Recorded data —

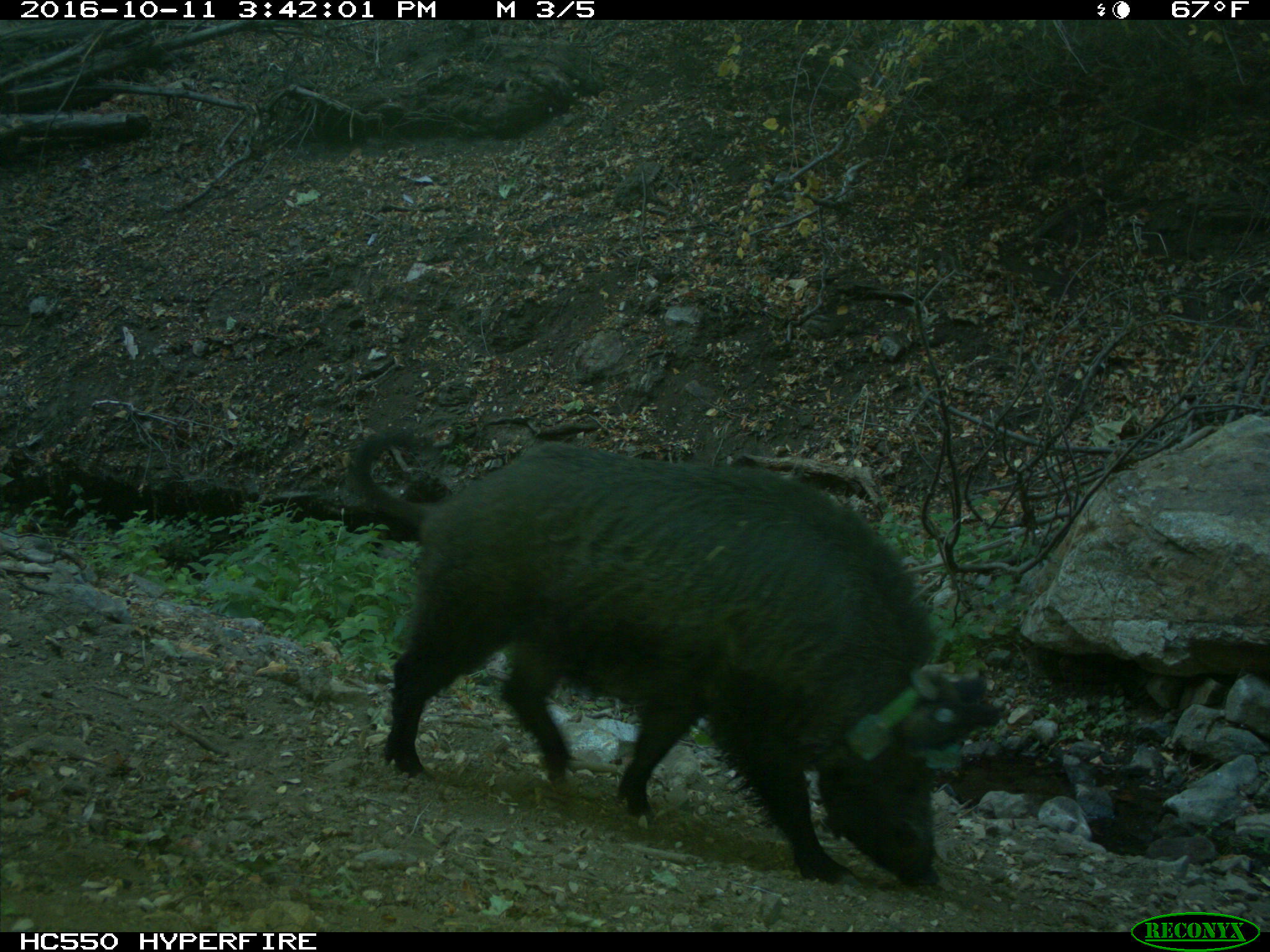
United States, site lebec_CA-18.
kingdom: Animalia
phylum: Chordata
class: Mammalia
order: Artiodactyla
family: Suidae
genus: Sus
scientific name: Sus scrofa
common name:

Task details — Output only the lines running from the line with "order: Artiodactyla" through the final line of the data, inclusive.

Response —
order: Artiodactyla
family: Suidae
genus: Sus
scientific name: Sus scrofa
common name:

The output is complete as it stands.